Arizona House Speaker Rusty Bowers, Georgia Secretary of State Brad Raffensperger and Georgia Secretary of State Chief Operating Officer Gabriel Sterling, all Republicans, testified at the fourth hearing of the House select committee investigating Jan. 6, 2021, about numerous lengthy phone calls and in-person meetings from Trump and those in his inner circle pushing them to act to keep him in office despite being repeatedly informed the effort was illegal or unconstitutional.
“Pressuring public servants into betraying their oath was a fundamental part of the playbook,” committee Chairman Bennie Thompson, D-Miss., said. “A handful of election officials in several key states stood between Donald Trump and the upending of American democracy.”

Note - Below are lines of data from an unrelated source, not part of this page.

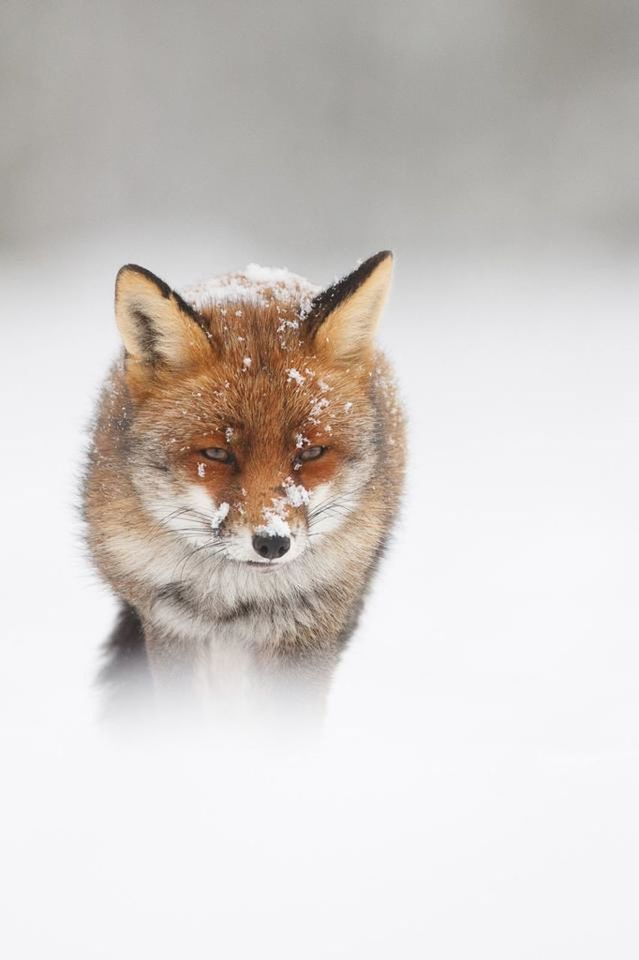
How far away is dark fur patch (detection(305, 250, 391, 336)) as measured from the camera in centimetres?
271

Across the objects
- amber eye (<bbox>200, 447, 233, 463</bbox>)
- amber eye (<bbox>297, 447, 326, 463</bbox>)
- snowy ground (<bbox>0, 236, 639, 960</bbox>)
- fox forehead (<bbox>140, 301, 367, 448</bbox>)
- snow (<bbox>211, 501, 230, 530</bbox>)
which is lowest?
snowy ground (<bbox>0, 236, 639, 960</bbox>)

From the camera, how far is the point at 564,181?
13891 millimetres

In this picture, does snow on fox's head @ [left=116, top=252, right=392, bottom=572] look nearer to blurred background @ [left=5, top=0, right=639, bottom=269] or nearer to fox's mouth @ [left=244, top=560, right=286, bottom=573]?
fox's mouth @ [left=244, top=560, right=286, bottom=573]

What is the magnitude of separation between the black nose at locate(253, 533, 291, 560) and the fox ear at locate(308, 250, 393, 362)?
0.65m

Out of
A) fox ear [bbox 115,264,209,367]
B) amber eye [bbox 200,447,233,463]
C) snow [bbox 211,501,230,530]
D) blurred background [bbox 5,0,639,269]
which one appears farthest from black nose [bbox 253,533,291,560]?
blurred background [bbox 5,0,639,269]

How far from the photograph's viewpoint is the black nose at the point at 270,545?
250cm

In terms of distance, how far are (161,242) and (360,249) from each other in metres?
2.63

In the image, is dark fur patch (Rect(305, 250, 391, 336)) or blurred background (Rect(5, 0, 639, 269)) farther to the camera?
blurred background (Rect(5, 0, 639, 269))

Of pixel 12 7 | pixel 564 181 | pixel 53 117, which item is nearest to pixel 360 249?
pixel 564 181

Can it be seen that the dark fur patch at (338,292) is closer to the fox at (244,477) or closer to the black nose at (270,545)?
the fox at (244,477)

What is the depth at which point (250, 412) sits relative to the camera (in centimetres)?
262

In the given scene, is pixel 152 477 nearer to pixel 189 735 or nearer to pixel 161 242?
pixel 189 735

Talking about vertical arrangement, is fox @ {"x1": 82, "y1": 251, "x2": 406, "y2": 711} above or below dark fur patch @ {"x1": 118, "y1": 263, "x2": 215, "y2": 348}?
below

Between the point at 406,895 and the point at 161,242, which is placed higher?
the point at 161,242
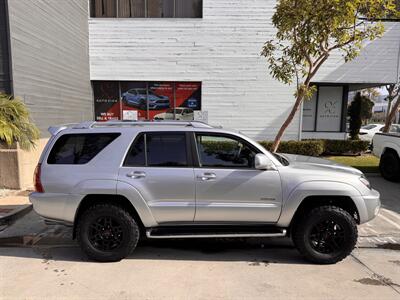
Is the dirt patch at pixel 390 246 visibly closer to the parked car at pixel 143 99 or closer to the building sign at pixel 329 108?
the parked car at pixel 143 99

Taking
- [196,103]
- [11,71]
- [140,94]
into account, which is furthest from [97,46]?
[11,71]

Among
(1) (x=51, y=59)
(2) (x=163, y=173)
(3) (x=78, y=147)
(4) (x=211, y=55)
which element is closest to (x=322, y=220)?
(2) (x=163, y=173)

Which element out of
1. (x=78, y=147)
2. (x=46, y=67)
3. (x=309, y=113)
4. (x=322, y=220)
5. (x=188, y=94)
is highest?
(x=46, y=67)

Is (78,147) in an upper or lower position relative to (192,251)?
upper

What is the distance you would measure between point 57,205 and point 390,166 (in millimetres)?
8710

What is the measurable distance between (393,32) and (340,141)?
4832 mm

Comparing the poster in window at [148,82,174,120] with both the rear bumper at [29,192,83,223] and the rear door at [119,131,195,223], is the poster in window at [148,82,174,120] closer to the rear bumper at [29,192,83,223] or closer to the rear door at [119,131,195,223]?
the rear door at [119,131,195,223]

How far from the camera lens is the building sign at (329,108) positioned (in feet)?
47.8

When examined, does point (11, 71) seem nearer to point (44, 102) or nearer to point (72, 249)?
point (44, 102)

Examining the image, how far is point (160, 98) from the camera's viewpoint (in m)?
13.6

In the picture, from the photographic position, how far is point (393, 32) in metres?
13.4

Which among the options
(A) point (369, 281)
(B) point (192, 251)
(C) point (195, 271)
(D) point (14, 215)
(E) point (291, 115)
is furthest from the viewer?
(E) point (291, 115)

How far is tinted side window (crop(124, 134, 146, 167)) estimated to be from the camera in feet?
14.5

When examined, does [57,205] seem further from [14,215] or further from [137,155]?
[14,215]
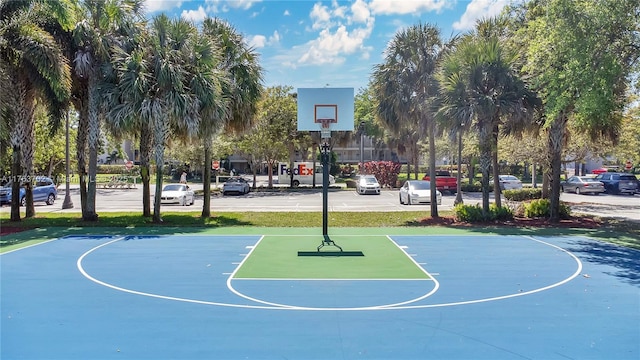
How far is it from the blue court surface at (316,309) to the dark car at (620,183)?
27082 mm

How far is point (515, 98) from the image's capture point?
19.5 m

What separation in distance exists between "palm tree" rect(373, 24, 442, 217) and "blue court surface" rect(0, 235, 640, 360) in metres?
10.2

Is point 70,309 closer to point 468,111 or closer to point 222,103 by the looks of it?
point 222,103

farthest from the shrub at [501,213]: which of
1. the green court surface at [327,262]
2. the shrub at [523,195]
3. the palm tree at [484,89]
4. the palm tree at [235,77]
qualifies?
the palm tree at [235,77]

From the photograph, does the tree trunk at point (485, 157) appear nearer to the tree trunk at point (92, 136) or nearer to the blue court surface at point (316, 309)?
the blue court surface at point (316, 309)

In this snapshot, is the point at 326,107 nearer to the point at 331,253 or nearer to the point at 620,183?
the point at 331,253

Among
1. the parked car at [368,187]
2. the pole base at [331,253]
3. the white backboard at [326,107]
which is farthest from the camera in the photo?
the parked car at [368,187]

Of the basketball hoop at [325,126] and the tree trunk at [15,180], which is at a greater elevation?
the basketball hoop at [325,126]

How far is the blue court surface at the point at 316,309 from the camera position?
6965mm

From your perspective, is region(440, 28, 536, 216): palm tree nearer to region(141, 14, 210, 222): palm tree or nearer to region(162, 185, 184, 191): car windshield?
region(141, 14, 210, 222): palm tree

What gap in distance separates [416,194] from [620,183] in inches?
759

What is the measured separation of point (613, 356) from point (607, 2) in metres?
11.4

The elected officials detailed in their testimony the retaliation they faced for not complying, as did Wandrea ArShaye “Shaye” Moss, a former Georgia election worker who gave a wrenching account of racist death threats she and her mother faced after being accused by Trump of processing fraudulent ballots.
“It’s turned my life upside down,” Moss told the committee. “I don’t want anyone knowing my name.”

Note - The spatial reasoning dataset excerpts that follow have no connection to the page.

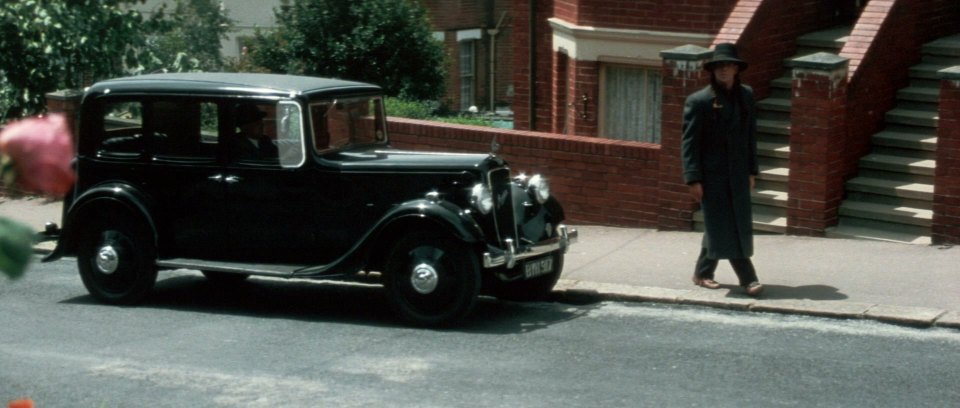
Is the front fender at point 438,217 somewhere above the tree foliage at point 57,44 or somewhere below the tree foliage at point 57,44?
below

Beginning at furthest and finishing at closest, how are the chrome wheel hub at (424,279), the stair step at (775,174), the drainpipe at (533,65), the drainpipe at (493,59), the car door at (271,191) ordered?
1. the drainpipe at (493,59)
2. the drainpipe at (533,65)
3. the stair step at (775,174)
4. the car door at (271,191)
5. the chrome wheel hub at (424,279)

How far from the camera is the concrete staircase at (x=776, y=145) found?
1275cm

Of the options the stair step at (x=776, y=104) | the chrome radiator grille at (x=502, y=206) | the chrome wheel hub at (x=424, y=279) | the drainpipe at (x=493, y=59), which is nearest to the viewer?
the chrome wheel hub at (x=424, y=279)

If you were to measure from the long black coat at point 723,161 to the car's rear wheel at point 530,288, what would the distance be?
1157 millimetres

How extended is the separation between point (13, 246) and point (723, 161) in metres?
9.27

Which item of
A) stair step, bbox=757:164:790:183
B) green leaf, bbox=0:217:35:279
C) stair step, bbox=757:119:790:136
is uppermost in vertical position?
green leaf, bbox=0:217:35:279

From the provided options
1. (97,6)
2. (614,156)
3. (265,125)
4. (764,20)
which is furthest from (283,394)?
(97,6)

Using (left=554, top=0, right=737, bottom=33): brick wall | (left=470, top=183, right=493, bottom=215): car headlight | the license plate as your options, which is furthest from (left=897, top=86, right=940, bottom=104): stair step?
(left=470, top=183, right=493, bottom=215): car headlight

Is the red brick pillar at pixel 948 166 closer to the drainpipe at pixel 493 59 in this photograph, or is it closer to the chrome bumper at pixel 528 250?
the chrome bumper at pixel 528 250

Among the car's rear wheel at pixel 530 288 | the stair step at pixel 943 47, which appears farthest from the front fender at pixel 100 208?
the stair step at pixel 943 47

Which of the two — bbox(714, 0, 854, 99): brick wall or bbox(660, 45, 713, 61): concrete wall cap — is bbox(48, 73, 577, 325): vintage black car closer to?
bbox(660, 45, 713, 61): concrete wall cap

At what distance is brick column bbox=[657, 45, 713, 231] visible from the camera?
41.9ft

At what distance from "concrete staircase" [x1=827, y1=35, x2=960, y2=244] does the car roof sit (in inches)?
184

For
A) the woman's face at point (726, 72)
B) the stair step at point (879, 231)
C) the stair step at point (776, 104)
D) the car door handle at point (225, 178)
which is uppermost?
the woman's face at point (726, 72)
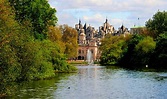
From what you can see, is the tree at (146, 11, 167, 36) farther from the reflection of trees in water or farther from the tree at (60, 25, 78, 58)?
the reflection of trees in water

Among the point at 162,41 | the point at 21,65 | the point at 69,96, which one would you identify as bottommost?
the point at 69,96

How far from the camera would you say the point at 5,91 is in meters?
28.0

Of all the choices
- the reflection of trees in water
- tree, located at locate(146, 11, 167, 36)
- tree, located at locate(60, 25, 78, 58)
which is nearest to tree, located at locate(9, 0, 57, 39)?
the reflection of trees in water

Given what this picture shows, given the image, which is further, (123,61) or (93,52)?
(93,52)

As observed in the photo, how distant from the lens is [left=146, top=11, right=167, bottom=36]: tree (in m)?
Answer: 96.7

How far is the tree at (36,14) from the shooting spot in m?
45.8

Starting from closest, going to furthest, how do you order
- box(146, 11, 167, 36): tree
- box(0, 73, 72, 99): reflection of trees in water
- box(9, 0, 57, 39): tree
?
1. box(0, 73, 72, 99): reflection of trees in water
2. box(9, 0, 57, 39): tree
3. box(146, 11, 167, 36): tree

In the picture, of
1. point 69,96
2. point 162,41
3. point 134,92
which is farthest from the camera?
point 162,41

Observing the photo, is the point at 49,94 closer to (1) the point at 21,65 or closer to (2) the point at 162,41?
(1) the point at 21,65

Bowers testified about the calls he received from Trump and conservative California lawyer John Eastman, and about a meeting with Trump attorney Rudolph W. Giuliani in which the former New York City mayor asked him to overturn the state election results after Joe Biden won and instead submit a slate of electors for Trump.

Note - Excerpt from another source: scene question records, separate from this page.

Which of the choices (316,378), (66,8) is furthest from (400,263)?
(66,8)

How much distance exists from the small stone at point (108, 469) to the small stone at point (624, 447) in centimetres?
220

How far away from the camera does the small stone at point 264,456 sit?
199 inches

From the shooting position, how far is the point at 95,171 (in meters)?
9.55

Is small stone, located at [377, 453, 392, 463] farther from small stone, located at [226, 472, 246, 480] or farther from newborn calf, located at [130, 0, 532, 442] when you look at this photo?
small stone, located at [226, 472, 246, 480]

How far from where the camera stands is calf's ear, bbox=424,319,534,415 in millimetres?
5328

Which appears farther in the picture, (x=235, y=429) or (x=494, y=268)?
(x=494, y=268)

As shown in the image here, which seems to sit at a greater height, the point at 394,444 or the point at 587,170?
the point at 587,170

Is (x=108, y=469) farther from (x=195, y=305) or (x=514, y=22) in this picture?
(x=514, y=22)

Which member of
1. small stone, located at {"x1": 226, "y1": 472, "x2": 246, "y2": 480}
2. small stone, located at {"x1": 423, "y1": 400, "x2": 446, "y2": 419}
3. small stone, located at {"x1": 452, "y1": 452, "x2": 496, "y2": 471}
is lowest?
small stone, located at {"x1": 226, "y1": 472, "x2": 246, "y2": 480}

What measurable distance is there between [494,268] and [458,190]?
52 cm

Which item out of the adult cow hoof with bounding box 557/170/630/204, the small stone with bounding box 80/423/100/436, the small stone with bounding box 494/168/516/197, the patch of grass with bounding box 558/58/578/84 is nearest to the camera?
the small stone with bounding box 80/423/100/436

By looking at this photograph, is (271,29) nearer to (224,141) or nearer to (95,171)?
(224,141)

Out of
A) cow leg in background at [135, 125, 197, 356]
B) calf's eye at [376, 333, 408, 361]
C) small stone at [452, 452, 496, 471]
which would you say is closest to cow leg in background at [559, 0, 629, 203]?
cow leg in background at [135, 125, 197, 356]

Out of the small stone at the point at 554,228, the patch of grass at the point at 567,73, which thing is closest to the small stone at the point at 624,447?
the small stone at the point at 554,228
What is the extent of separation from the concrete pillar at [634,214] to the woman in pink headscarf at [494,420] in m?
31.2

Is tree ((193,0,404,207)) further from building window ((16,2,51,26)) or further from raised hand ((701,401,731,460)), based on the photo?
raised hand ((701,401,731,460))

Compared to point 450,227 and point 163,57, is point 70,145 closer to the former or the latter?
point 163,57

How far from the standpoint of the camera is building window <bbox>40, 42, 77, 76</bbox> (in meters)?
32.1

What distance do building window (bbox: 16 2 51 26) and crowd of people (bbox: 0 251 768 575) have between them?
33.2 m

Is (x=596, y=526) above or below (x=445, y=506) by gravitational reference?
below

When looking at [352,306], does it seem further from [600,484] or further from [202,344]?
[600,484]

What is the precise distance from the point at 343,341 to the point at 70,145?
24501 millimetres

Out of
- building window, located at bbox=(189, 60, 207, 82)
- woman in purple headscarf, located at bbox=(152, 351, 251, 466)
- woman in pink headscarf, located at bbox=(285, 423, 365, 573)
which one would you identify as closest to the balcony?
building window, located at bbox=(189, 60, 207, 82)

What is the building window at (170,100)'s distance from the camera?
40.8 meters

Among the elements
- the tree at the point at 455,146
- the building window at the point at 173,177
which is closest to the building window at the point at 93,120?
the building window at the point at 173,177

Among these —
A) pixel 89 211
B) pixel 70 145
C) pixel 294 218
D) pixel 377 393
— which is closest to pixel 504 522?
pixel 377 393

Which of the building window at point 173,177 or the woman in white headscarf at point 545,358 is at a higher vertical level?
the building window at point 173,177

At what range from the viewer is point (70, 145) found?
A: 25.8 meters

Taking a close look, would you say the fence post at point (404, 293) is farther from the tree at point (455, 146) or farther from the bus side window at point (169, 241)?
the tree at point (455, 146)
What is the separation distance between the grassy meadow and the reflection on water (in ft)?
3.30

The legislator said Giuliani pointed out in multiple phone calls that they were both Republicans and said that Bowers had legal authority in Arizona to remove Biden electors and replace them. Giuliani asked Bowers for a committee hearing to do that, and Bowers said he didn’t have such authority.
Giuliani never provided proof supporting his allegations of fraud in the state’s elections, which included claims that hundreds of thousands of immigrants in the country illegally had voted in the election, Bowers said.
“We got lots of theories, we just don’t have the evidence,” Bowers said Giuliani told him.
When Giuliani continued to press him, Bowers told the president’s attorney that he was “asking me to do something that is counter to my oath when I swore it to the Constitution to uphold it, and I also swore to the Constitution and the laws of the state of Arizona.”